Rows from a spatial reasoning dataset
[Start]

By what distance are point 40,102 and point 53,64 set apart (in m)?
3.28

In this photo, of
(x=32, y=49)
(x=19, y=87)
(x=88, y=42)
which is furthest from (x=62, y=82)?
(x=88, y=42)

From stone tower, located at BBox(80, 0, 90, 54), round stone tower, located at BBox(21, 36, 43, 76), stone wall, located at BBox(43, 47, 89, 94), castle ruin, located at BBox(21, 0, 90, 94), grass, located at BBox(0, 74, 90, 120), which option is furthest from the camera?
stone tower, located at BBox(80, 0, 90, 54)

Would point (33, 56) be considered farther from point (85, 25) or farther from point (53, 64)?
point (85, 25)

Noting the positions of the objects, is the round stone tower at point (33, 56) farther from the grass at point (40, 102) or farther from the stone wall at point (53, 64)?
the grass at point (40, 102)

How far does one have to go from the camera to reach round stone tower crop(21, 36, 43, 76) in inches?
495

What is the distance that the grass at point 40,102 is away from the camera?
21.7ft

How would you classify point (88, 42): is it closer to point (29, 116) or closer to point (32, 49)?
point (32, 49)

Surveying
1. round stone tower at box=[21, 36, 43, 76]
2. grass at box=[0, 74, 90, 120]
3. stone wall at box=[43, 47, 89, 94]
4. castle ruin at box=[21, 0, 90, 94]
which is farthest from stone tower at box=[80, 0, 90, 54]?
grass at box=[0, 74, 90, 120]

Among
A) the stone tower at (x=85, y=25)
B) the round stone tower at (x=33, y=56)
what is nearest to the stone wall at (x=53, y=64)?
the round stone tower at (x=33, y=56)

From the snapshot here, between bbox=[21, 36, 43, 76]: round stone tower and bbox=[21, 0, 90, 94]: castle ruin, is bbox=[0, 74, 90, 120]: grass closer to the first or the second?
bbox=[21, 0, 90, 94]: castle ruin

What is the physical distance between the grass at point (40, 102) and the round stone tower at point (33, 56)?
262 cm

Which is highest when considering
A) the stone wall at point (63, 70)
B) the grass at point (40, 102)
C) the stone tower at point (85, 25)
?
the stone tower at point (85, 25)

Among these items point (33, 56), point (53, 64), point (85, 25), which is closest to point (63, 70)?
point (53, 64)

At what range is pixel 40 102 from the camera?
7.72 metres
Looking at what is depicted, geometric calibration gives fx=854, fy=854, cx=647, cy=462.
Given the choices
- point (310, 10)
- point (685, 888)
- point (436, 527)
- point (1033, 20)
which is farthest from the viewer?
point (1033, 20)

[End]

> TASK TO CARRY OUT
Copy out the lines word for word, starting with the line that contains "Looking at what" and continuing through the last of the rows above.

> RESULT FOR THIS TASK
Looking at what is depicted, geometric calibration gives fx=854, fy=854, cx=647, cy=462.
Given the choices
- point (310, 10)
- point (685, 888)
- point (436, 527)
- point (1033, 20)
which is farthest from the viewer?
point (1033, 20)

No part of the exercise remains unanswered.